What to produce: Change every "Diesel" in the lines below to "Gasoline" and leave the rest of the text as it is. Give only the text of each line, without the pictures.

━━━ Task input ━━━

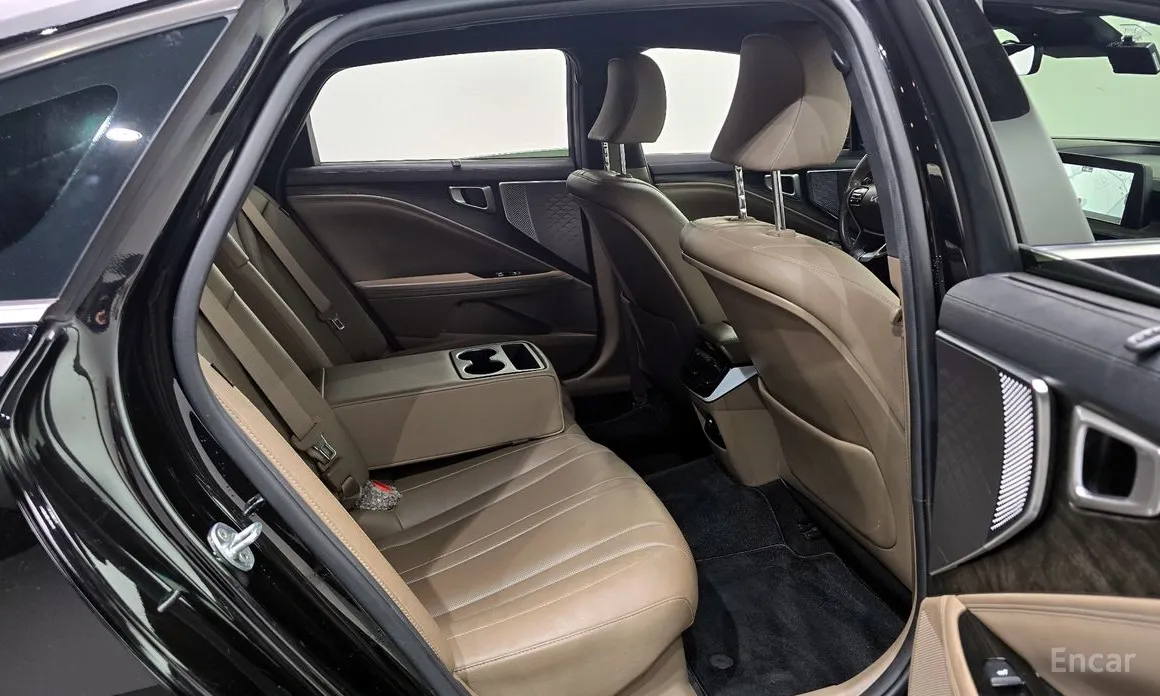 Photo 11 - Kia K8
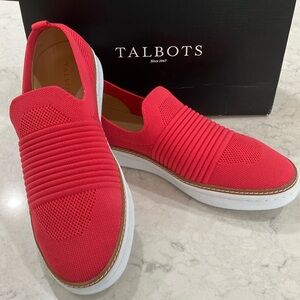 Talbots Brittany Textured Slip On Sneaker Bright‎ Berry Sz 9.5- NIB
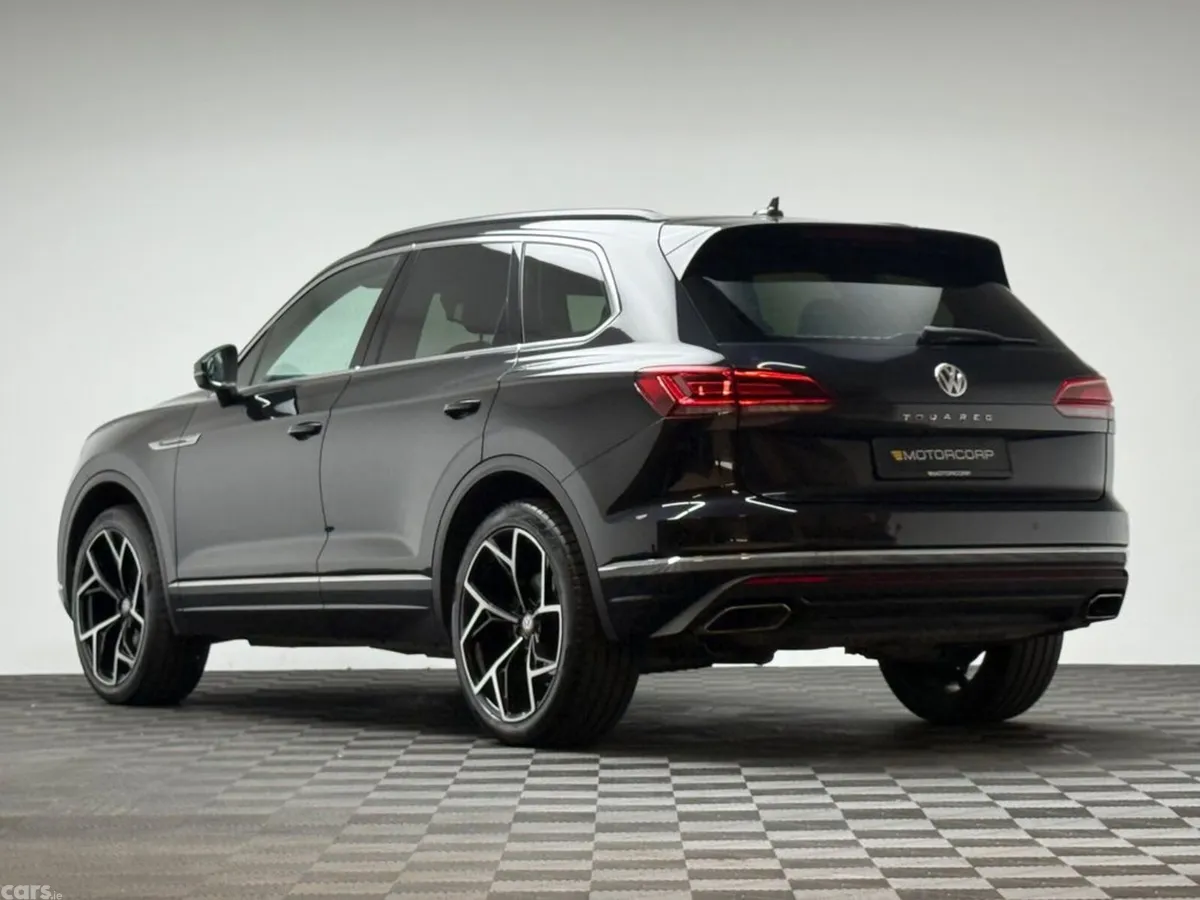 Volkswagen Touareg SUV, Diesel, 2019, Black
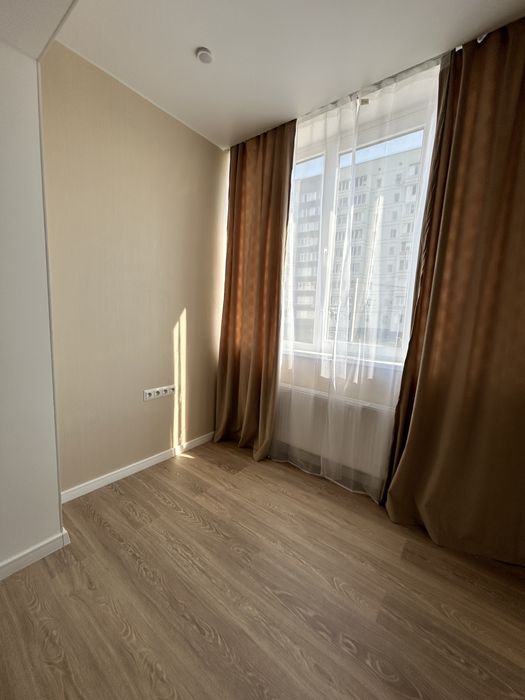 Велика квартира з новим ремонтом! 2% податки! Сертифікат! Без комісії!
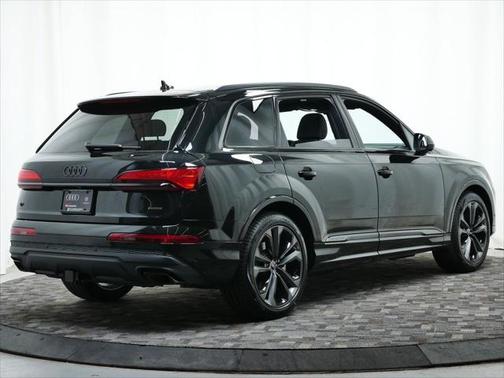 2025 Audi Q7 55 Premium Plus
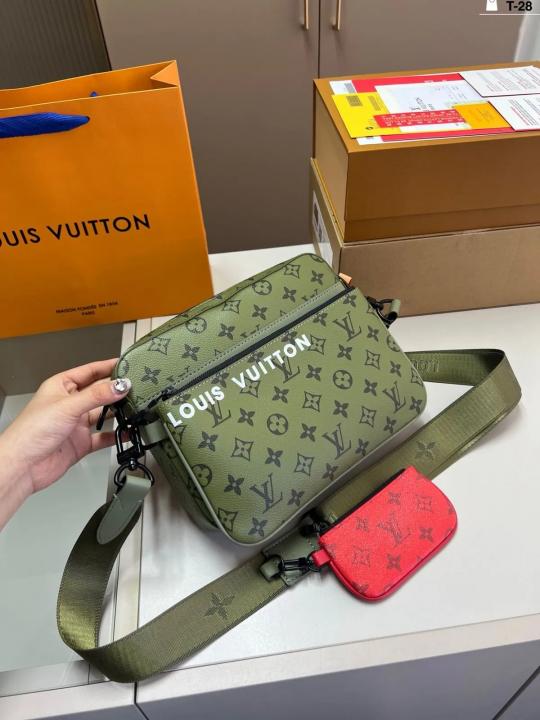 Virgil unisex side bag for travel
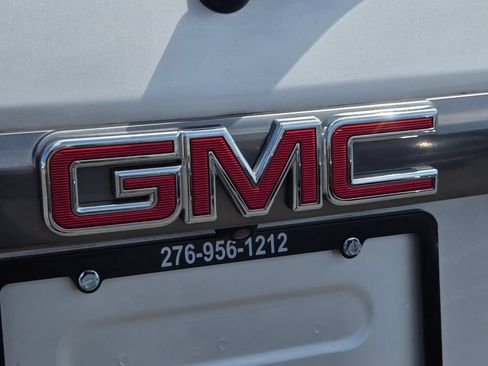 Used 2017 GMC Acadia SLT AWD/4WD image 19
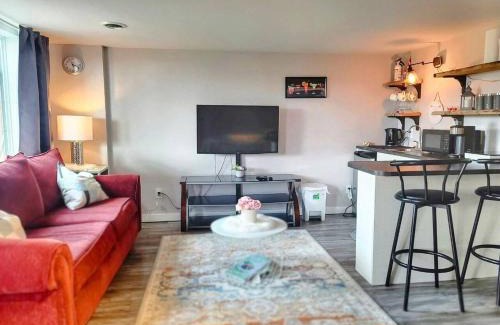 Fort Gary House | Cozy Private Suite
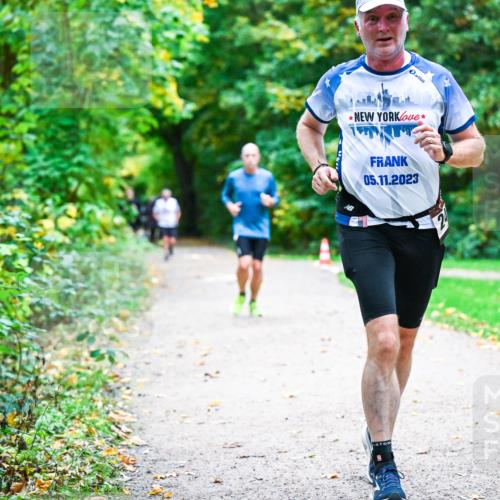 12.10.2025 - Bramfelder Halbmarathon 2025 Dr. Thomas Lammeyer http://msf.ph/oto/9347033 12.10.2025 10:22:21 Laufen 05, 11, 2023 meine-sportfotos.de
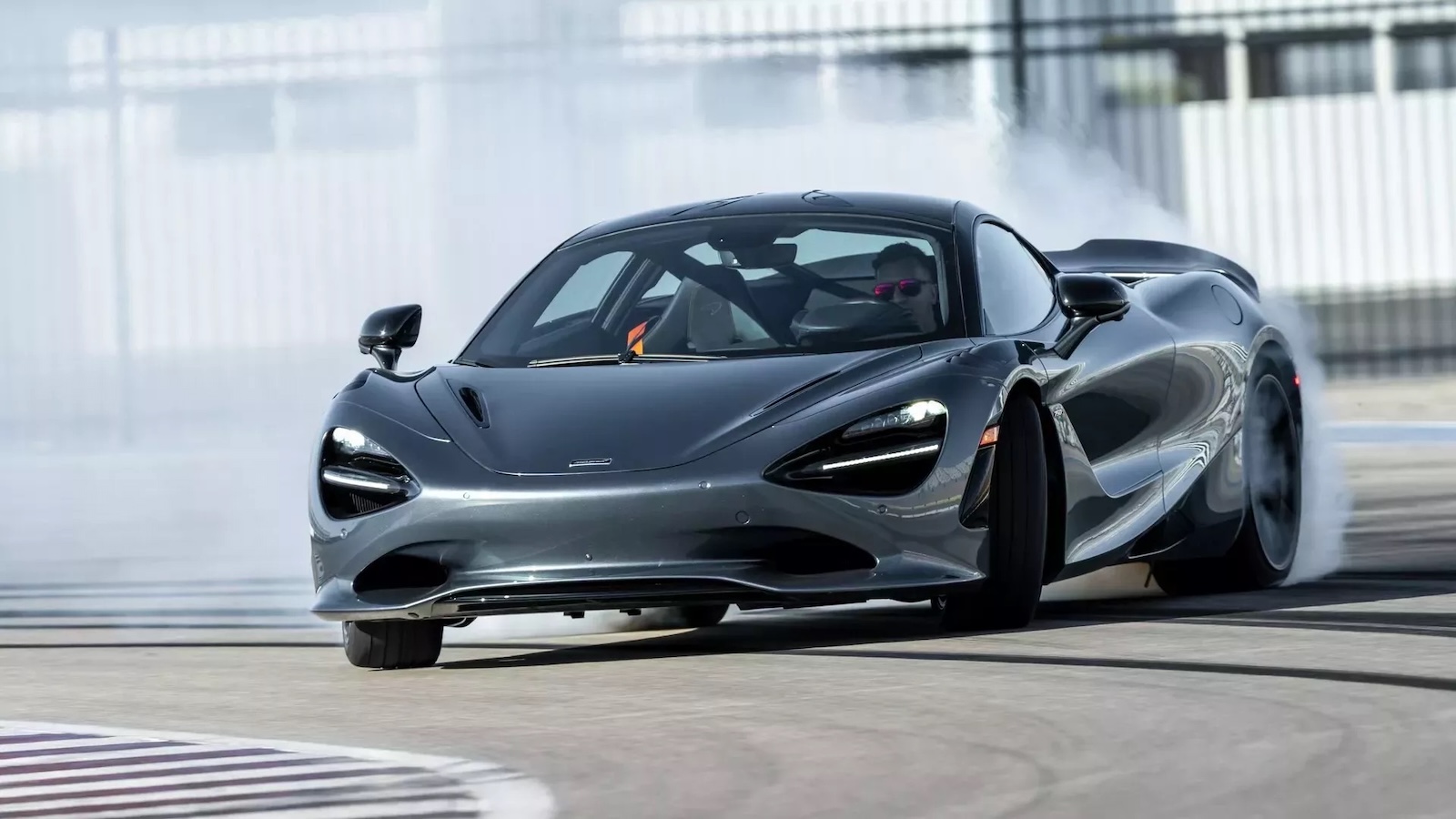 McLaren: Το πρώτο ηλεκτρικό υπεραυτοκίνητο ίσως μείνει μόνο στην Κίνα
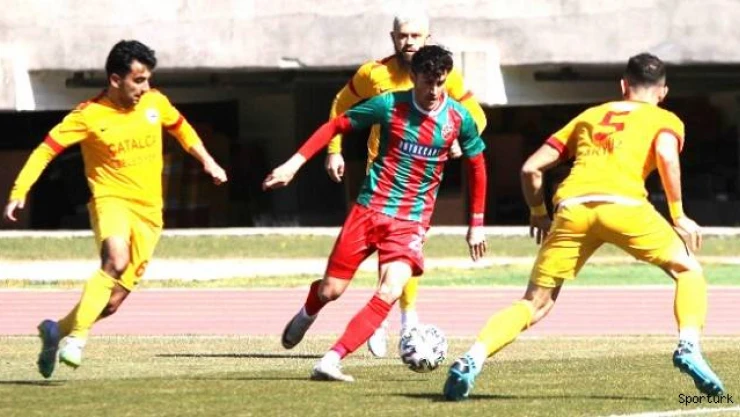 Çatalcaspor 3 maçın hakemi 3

━━━

Answer space:
 Photo 11 - Kia K8
 Talbots Brittany Textured Slip On Sneaker Bright‎ Berry Sz 9.5- NIB
 Volkswagen Touareg SUV, Gasoline, 2019, Black
 Велика квартира з новим ремонтом! 2% податки! Сертифікат! Без комісії!
 2025 Audi Q7 55 Premium Plus
 Virgil unisex side bag for travel
 Used 2017 GMC Acadia SLT AWD/4WD image 19
 Fort Gary House | Cozy Private Suite
 12.10.2025 - Bramfelder Halbmarathon 2025 Dr. Thomas Lammeyer http://msf.ph/oto/9347033 12.10.2025 10:22:21 Laufen 05, 11, 2023 meine-sportfotos.de
 McLaren: Το πρώτο ηλεκτρικό υπεραυτοκίνητο ίσως μείνει μόνο στην Κίνα
 Çatalcaspor 3 maçın hakemi 3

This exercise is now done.